▶ _A run of records_
□ □ □ □
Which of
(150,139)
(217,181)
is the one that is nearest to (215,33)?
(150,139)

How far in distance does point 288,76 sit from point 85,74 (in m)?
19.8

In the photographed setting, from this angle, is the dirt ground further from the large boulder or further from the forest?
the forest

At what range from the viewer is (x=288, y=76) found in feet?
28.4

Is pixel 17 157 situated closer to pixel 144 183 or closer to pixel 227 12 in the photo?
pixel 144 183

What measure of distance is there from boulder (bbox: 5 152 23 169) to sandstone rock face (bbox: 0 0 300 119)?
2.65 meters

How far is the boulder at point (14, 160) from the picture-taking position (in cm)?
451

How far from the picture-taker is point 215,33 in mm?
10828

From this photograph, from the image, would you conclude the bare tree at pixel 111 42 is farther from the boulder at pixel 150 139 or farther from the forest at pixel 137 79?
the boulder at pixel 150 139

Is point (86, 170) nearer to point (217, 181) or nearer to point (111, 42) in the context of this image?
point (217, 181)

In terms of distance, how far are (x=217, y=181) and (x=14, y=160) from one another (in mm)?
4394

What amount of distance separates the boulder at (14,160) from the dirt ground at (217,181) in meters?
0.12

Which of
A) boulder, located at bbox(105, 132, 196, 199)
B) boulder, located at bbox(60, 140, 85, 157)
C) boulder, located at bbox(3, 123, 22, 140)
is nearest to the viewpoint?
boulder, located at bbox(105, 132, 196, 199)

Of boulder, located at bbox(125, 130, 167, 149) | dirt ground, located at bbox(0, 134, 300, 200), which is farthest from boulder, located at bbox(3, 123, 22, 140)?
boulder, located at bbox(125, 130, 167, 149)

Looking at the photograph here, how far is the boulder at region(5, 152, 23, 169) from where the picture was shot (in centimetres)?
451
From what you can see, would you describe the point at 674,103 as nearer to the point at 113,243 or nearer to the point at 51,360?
□ □ □ □
▶ _Your goal_
Reproduce word for word the lines of the listing from the line containing "In terms of" through the last line of the listing, and nothing else.

▶ _Written reply_
In terms of distance, how far are (x=217, y=181) and (x=14, y=160) from one another (in mm)?
4394

What amount of distance separates the boulder at (14,160) from the dirt ground at (217,181) in meters?
0.12

Which of
A) boulder, located at bbox(105, 132, 196, 199)
B) boulder, located at bbox(60, 140, 85, 157)
C) boulder, located at bbox(3, 123, 22, 140)
is nearest to the viewpoint?
boulder, located at bbox(105, 132, 196, 199)

Of boulder, located at bbox(125, 130, 167, 149) | dirt ground, located at bbox(0, 134, 300, 200), which is farthest from boulder, located at bbox(3, 123, 22, 140)?
boulder, located at bbox(125, 130, 167, 149)

Looking at the photograph here, how far is the boulder at region(5, 152, 23, 169) from where the picture was shot (in centimetres)?
451
From what you can see, would you describe the point at 674,103 as nearer to the point at 113,243 or nearer to the point at 51,360?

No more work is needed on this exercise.